To do:
1. According to the interview about _The Sound of Perseverance_, how long did it take to record and mix the album?
2. Continue the interview about _The Sound of Perseverance_ from its last line.

-- Start of Provided text --

CoC: I think I remember reading that he really benefited, weight-wise, from your cooking...

CS: I try to help. I thought it was really cool how he was trying to keep that strong will-power to do good and loose weight. I was just cooking a lot on the grill. Just a lot of light stuff.

CoC: I remember going to a "Death for Life" benefit for B.E.T.A. and the National Multiple Sclerosis Society. A kind of record release party for _Symbolic_.


CoC: Is there any unofficial release party scheduled for _The Sound of Perseverance_?

CS: Not really, no. Probably just have a party at my house or something. You know, just a few friends. Nothing major. I'd like to do some benefits in the future for, like, the Humane Society. I love dogs and cats. I think that they are basically a lot better than people, most times.

CoC: I want to give a great deal of credit here to Nuclear Blast. They really seem to have come behind Death 110%, giving you guys some much deserved attention. I know Death had to have been pursued by any number of labels, so why Nuclear Blast?

CS: There were several labels that were interested [in Death], but I've seen Nuclear Blast, for one thing, grow so rapidly over the past couple of years, as a label, that it's insane. It is because of good decisions that they have made by signing good bands. They have a lot of good bands on their label right now. They are a label that, unlike most other labels out there, stuck their necks out and signed all this metal. It has paid off because now they are -the- label! I saw that, believe me. As a fan, I recognize that, and, as a musician in a band that is suffering from -lack- of proper decision making from other labels; I saw them making a lot of good decisions. We started talking to each other and had several really good conversations about things. They know where I was coming from and I talked in great length about where the band has been, where it could go, and where it could have gone with the proper support from [Death's previous] labels. Nuclear Blast shared my viewpoints and we struck a deal. That was that. It just made perfect sense. I feel it is the making of a really good relationship.

CoC: When listening to _The Sound of Perseverance_, it sounds so multi-layered, dramatically heavy, and complex. Even more so than _Individual Thought Patterns_. How do you do it?

CS: Funny you should mention _Individual Thought Patterns_. This record kinda reminds me of the spirit of that, in a way, while I was moving into a fresh territory, as well. It kinda has that attitude of when I started writing for this record, I, for one thing, had my home studio set up and was able to do a lot of recording and experimenting with different leads, ideas, harmonies, playing the two guitars off of one another, and have two different guitar parts going on, as opposed to have them always doing the exact same thing. This opens up the possibilities for so many more melodies. It was a matter of just really experimenting with the material. We re-did the whole record two times before we even entered the studio with Jim Morris, so by the time we were at Morrisound, it was the most prepared I have ever been in my life.

CoC: Fantastic!

CS: Yeah! It paid off. We went in wanting to keep this [album] fresh. We know what we are doing, we know what we want do to. We worked with Jim Morris on _Symbolic_, so I knew exactly what to expect, which was nothing but good things. We recorded and mixed the album in three weeks, which is kinda really unheard of in the industry.

-- End of Provided text --
-- Start of Information given --

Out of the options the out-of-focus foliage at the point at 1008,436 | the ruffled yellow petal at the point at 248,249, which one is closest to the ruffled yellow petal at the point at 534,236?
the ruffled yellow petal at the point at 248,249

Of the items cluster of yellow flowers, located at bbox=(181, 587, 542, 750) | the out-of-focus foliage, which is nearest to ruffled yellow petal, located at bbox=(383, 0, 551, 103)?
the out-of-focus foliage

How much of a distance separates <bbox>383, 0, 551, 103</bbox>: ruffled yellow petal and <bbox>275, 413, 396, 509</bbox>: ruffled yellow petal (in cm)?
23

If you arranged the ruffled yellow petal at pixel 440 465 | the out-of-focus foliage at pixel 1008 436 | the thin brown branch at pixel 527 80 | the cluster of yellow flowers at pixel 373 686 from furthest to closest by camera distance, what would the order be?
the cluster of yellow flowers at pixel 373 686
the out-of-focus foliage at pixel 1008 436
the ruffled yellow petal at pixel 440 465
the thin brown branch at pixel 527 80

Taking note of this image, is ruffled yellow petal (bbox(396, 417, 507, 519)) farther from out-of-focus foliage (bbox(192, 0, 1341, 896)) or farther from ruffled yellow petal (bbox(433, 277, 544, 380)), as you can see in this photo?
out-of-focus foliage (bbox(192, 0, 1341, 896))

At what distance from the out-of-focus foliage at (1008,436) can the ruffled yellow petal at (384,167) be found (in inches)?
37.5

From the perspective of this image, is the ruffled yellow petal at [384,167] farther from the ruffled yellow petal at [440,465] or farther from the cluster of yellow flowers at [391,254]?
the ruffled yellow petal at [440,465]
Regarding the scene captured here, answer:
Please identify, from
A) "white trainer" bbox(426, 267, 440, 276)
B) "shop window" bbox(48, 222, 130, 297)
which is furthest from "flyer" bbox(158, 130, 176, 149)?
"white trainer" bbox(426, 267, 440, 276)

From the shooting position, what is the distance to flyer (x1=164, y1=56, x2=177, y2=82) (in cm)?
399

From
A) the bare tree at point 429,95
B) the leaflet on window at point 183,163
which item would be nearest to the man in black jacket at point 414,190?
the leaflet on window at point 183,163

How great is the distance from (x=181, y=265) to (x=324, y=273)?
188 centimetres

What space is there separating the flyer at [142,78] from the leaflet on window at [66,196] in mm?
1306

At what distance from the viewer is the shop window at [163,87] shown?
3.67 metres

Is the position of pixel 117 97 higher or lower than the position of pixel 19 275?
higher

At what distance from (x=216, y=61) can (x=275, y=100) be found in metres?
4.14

-- End of Information given --

Task results:
1. Three weeks.

2.
CS: It was cool. It felt great. I wanted to capture that "real vibe".

CoC: It definitely came across that way. When I listen to _The Sound of Perseverance_, it kinda feels like a musical excursion, like an adventure, clocking in at 56 minutes and change -- by far Death's longest release. Was there sometime you were trying to communicate with its length and get across to the listener?

CS: I had a lot of stuff to get out musically! <Laughs> When I started writing this material, the songs, in general, were a lot longer. Like "Flesh and the Power it Holds", [which] is over eight minutes long.

CoC: That song is brilliant!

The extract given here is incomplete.